> [PAGE EXCERPT]:
-=-=-=-=-

Cochlear sensory hair cells are the linchpin for detecting sound stimulation and transmitting auditory information to the brain. Loss of hair cells is common in humans and ultimately leads to permanent hearing loss. Hair cell death is caused by various factors, with the most prevalent contributors being genetics, aging, exposure to ototoxic drugs, loud noise, or a combination of these factors. To explore strategies for hearing restoration, it is crucial to understand the mechanisms behind hair cell demise and its consequences on all parts of the auditory system. Animal models of cochlear damage are highly relevant in this context.

Because all adult mammals lack the ability to regenerate cochlear hair cells naturally, experimentally induced cochlear hair cell loss in various mammalian species can serve as an effective preclinical model for similar impairments in the human cochlea. Another significant advantage of animal models is that robust consistency can be achieved with appropriate damage paradigms. However, reaching consistent hair cell loss has been challenging with systemic ototoxic drug application or sound exposure (Hirose and Sato, 2011; Wang et al., 2002; Wu et al., 2001). This shortcoming can be addressed with mouse mutants of human deafness genes, thereby generating models for specific forms of human hearing loss, as reviewed by (Chatterjee and Lufkin, 2011). Moreover, vulnerabilities can be genetically engineered in mice, such as expressing receptors for toxins that generally do not affect murine cells. For example, diphtheria toxin can readily kill hair cells when expressed directly in hair cells or applied to hair cells expressing a specific receptor (Burns et al., 2012; Cox et al., 2014; Tong et al., 2015; Xia et al., 2021).

-=-=-=-=-

> [MATERIAL PROVIDED]:
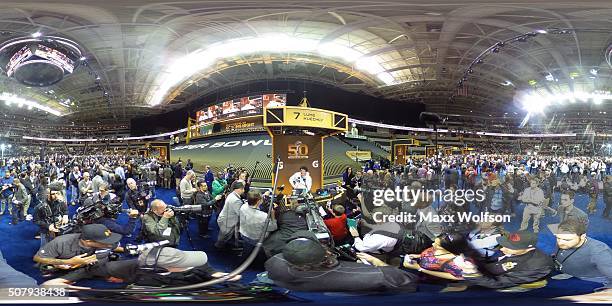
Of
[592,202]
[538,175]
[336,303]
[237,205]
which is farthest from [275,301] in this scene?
[592,202]

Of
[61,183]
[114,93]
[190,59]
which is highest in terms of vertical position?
[190,59]

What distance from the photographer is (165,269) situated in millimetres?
1732

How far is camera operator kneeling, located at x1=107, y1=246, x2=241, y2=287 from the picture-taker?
1.72 metres

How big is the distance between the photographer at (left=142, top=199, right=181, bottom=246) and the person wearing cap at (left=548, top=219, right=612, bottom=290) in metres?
2.26

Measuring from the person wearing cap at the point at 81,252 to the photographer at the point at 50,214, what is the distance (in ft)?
0.18

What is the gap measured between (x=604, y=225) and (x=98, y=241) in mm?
3031

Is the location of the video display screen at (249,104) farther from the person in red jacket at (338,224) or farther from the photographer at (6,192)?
the photographer at (6,192)

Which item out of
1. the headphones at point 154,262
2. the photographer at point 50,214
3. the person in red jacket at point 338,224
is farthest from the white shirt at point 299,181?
the photographer at point 50,214

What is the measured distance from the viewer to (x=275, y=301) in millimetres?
1787

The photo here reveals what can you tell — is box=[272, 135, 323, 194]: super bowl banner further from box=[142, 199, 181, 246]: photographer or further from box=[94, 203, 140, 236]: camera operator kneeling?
box=[94, 203, 140, 236]: camera operator kneeling

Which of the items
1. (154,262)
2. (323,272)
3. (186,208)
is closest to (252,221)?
(186,208)

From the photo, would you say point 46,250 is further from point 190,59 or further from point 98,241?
point 190,59

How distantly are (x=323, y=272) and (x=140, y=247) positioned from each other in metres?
1.07

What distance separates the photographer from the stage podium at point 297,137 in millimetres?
1696
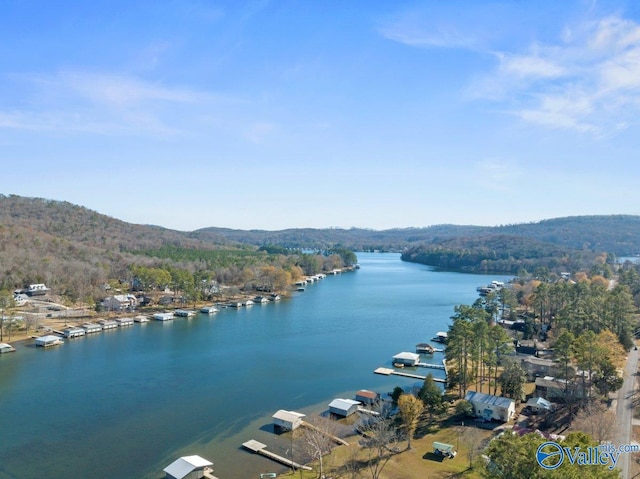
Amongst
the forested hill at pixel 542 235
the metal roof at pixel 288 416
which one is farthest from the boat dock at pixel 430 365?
the forested hill at pixel 542 235

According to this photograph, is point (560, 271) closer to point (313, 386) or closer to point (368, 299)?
point (368, 299)

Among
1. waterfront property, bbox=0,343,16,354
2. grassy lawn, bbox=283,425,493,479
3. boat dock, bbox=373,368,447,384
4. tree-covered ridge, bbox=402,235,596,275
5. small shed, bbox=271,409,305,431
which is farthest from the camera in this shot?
tree-covered ridge, bbox=402,235,596,275

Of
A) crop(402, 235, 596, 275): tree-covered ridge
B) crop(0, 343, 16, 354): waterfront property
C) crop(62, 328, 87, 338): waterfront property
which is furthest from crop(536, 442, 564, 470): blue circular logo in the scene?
crop(402, 235, 596, 275): tree-covered ridge

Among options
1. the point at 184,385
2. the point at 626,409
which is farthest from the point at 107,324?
the point at 626,409

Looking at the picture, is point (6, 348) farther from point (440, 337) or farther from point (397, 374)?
point (440, 337)

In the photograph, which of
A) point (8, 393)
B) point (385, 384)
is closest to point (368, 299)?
point (385, 384)

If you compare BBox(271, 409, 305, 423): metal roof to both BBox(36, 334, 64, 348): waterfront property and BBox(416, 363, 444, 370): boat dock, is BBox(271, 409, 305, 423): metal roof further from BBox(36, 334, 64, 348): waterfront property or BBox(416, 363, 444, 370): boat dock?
BBox(36, 334, 64, 348): waterfront property
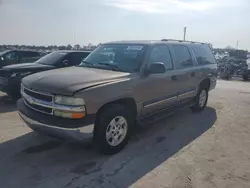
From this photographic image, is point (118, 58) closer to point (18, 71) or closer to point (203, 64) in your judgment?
point (203, 64)

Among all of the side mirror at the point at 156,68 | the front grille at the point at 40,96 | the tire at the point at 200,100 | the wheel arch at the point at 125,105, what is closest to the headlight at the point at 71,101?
the front grille at the point at 40,96

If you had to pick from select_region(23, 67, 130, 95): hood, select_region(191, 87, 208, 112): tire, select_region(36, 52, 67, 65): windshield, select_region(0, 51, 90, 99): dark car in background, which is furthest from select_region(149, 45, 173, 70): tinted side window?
select_region(36, 52, 67, 65): windshield

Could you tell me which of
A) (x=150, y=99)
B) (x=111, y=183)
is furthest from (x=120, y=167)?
(x=150, y=99)

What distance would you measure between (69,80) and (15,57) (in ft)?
34.2

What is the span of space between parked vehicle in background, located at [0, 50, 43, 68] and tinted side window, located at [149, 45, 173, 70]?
371 inches

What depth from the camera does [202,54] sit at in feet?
23.9

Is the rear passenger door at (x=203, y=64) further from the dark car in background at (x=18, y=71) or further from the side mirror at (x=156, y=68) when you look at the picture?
the dark car in background at (x=18, y=71)

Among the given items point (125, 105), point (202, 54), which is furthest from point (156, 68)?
point (202, 54)

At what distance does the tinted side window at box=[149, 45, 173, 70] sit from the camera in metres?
5.11

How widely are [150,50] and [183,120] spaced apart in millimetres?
2365

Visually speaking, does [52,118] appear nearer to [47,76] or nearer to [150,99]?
[47,76]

-=-=-=-=-

> [REQUIRED ACTION 1]: From the passage on cochlear hair cell loss, copy word for word the part starting with "Cochlear sensory hair" and going on through "in this context.".
> [REQUIRED ACTION 2]: List every source cited in the passage on cochlear hair cell loss, giving each by its authors and year.
> [REQUIRED ACTION 3]: Restate as a bulleted list the paragraph of the passage on cochlear hair cell loss that begins "Because all adult mammals lack", keeping its main facts.

> [YOUR SOLUTION 1]:
Cochlear sensory hair cells are the linchpin for detecting sound stimulation and transmitting auditory information to the brain. Loss of hair cells is common in humans and ultimately leads to permanent hearing loss. Hair cell death is caused by various factors, with the most prevalent contributors being genetics, aging, exposure to ototoxic drugs, loud noise, or a combination of these factors. To explore strategies for hearing restoration, it is crucial to understand the mechanisms behind hair cell demise and its consequences on all parts of the auditory system. Animal models of cochlear damage are highly relevant in this context.

> [YOUR SOLUTION 2]:
- Hirose and Sato, 2011
- Wang et al., 2002
- Wu et al., 2001
- Chatterjee and Lufkin, 2011
- Burns et al., 2012
- Cox et al., 2014
- Tong et al., 2015
- Xia et al., 2021

> [YOUR SOLUTION 3]:
- Adult mammals cannot regenerate cochlear hair cells naturally. Experimentally induced hair cell loss in mammals can therefore model similar impairments in the human cochlea.
- With appropriate damage paradigms, animal models can achieve robust consistency.
- Consistent hair cell loss has been hard to reach with systemic ototoxic drugs or sound exposure.
- Mouse mutants of human deafness genes address this and model specific forms of human hearing loss.
- Vulnerabilities can also be genetically engineered in mice, such as receptors for toxins that normally do not affect murine cells.
- For example, diphtheria toxin readily kills hair cells when expressed directly in them or applied to hair cells expressing a specific receptor.